Google Analytics (GA) is the most popular digital measurement and reporting tool in the world. The data collected and measured in GA is used for standard activities such as reporting on website performance, but also more advanced activities such as UX and web application design, informing Media strategy, and other forward-looking activities.
Regardless of how GA data is being leveraged, the foundation of sound analytics is established from data integrity. Throughout our engagements with clients using Google Analytics we’ve recognized a pattern of critical data integrity issues that often go unnoticed. As we lay out five common mistakes in Google Analytics implementations, we encourage you to check your own GA configuration to confirm the integrity of your own data.

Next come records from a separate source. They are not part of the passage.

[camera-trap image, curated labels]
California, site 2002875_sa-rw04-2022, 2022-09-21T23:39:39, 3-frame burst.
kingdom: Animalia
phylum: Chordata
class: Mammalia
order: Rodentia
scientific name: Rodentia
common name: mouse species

Incorrect Google Analytics Implementation
Historically, Google has offered multiple ways to implement Google Analytics on a web application. One unfortunate consequence of this flexibility is instances of multiple GA implementations on the same web application. How does this problem occur? Google doesn’t do us any favors right out the gate by maintaining two analytics libraries, gtag.js and analytics.js, which leads to some confusion. Including Google Tag Manager (GTM), Google Analytics can be installed on a website three different (correct) ways, and unfortunately countless incorrect ways. One common mistake is for the GA code to fire twice on the same page, often because the older analytics.js code is present and someone (usually at a later date) implements the same GA property code via the GTM container. This can cause serious data integrity issues such as double-counting. An example of what the Google Tag Assistant chrome browser extension looks like when the GA code is loaded twice on the same page is shown in Figure 1 below.
Figure 1: Notice that the Google Analytics tag on the left is yellow. After clicking on the yellow GA tag, the pane on the right displays the specific warning that “The same web property ID is tracked twice”.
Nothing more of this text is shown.